In a worrying sign that the country was set to move into crisis, on Aug. 1, after an opposition protest in the centre of Harare devolved into rioting, the army came out onto the streets for the first time since that day last November. “They shot live rounds indiscriminately into the crowds, killing six and wounding dozens. It was a scene of carnage and heartbreak,” says the US publication.
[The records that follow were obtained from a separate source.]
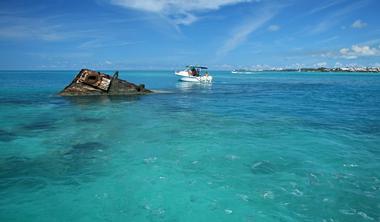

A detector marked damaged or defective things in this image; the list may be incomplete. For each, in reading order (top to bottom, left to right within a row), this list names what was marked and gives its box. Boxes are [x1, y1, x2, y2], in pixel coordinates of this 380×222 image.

rusty shipwreck [59, 69, 151, 96]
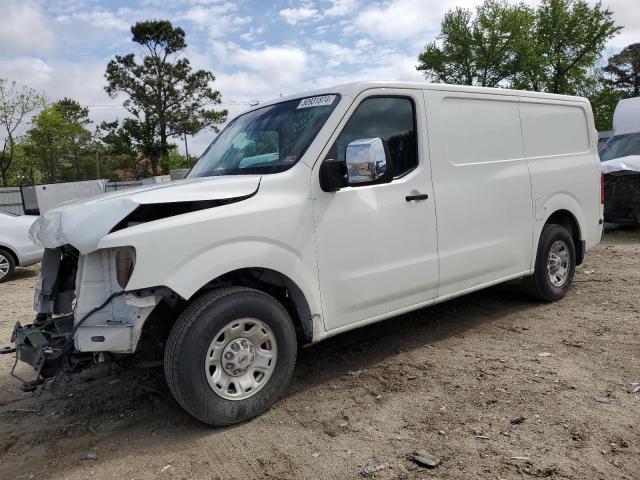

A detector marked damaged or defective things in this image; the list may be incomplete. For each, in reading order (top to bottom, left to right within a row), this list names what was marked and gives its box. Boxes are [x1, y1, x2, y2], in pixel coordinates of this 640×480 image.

crumpled hood [600, 156, 640, 174]
crumpled hood [31, 175, 262, 255]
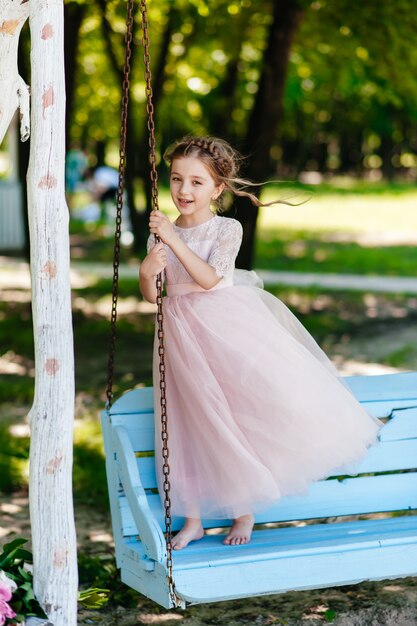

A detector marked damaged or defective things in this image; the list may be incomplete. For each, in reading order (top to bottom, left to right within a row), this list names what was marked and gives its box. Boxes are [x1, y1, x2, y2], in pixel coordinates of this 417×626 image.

rusty metal chain [105, 0, 133, 408]
rusty metal chain [137, 0, 175, 604]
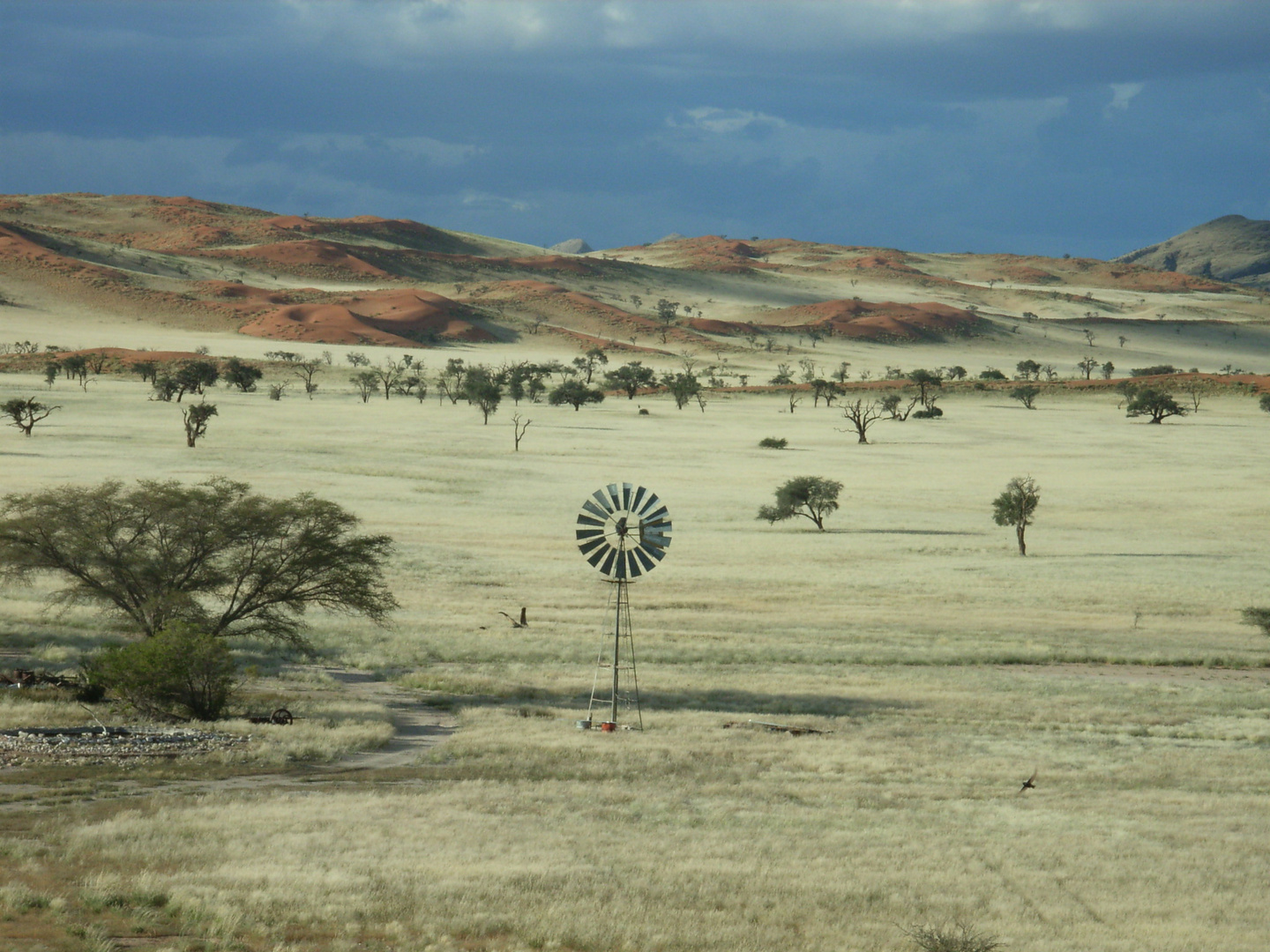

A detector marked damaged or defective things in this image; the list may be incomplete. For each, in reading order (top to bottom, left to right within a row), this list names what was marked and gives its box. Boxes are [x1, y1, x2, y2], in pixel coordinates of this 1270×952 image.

rusty metal debris [726, 720, 833, 736]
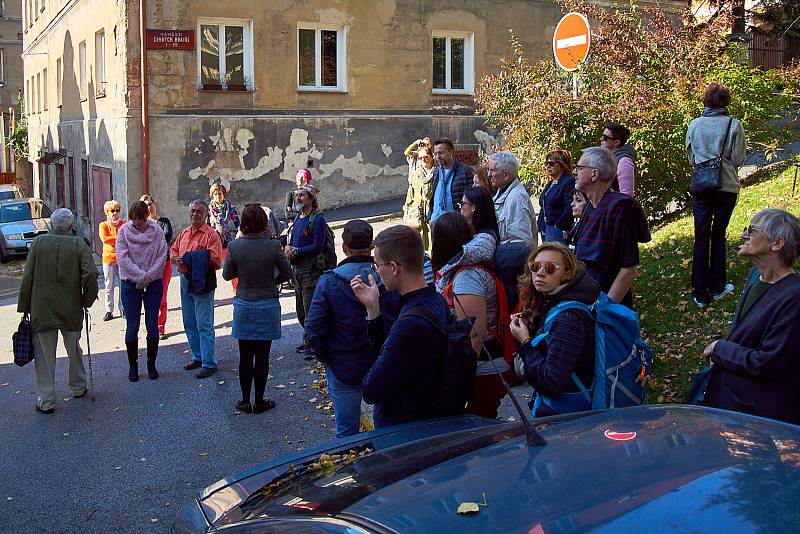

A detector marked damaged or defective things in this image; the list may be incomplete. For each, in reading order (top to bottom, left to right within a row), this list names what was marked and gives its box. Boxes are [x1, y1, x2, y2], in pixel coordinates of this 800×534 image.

peeling plaster wall [150, 114, 496, 227]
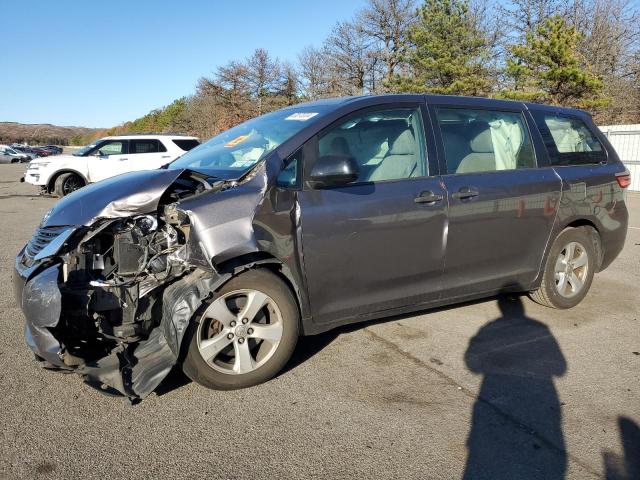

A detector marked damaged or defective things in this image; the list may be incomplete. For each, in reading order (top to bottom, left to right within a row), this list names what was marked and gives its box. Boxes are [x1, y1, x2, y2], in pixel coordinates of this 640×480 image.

“If we are just going to have citizens facing live ammunition in the streets of Harare, it makes us wonder where we are at,” said Jestina Mukoko, director of the Zimbabwe Peace Project, a nonprofit human rights monitoring group.

Zimbabwe is now as politically divided as it has ever been, observes The Washington Post.

Meanwhile, Mnangagwa’s promised surge in investment has proved paltry, and the economy has continued to be a source of misery. The political instability stemming from the contested election and its aftermath has led many international investors to conclude that Zimbabwe is still too risky for investment, says the media company.

A decade ago, during Zim­babwe’s worst economic crisis, inflation spiralled out of control, leading the government to print hundred-trillion-dollar notes before eventually scrapping the Zimbabwean dollar altogether, opting instead for bond notes pegged to the US dollar. 

“But that bond currency has been undermined by the government’s continued printing of it to pay the salaries of its employees. In October, it took a nose-dive and just like in 2008, untold numbers of people lost all their savings.

“The inflation crisis has hit hospitals particularly hard, leaving them unable to afford imported medicines.

“Our patients are relapsing, deteriorating, operations being canceled,” the Zimbabwe Medical Association is reported as saying a statement last week.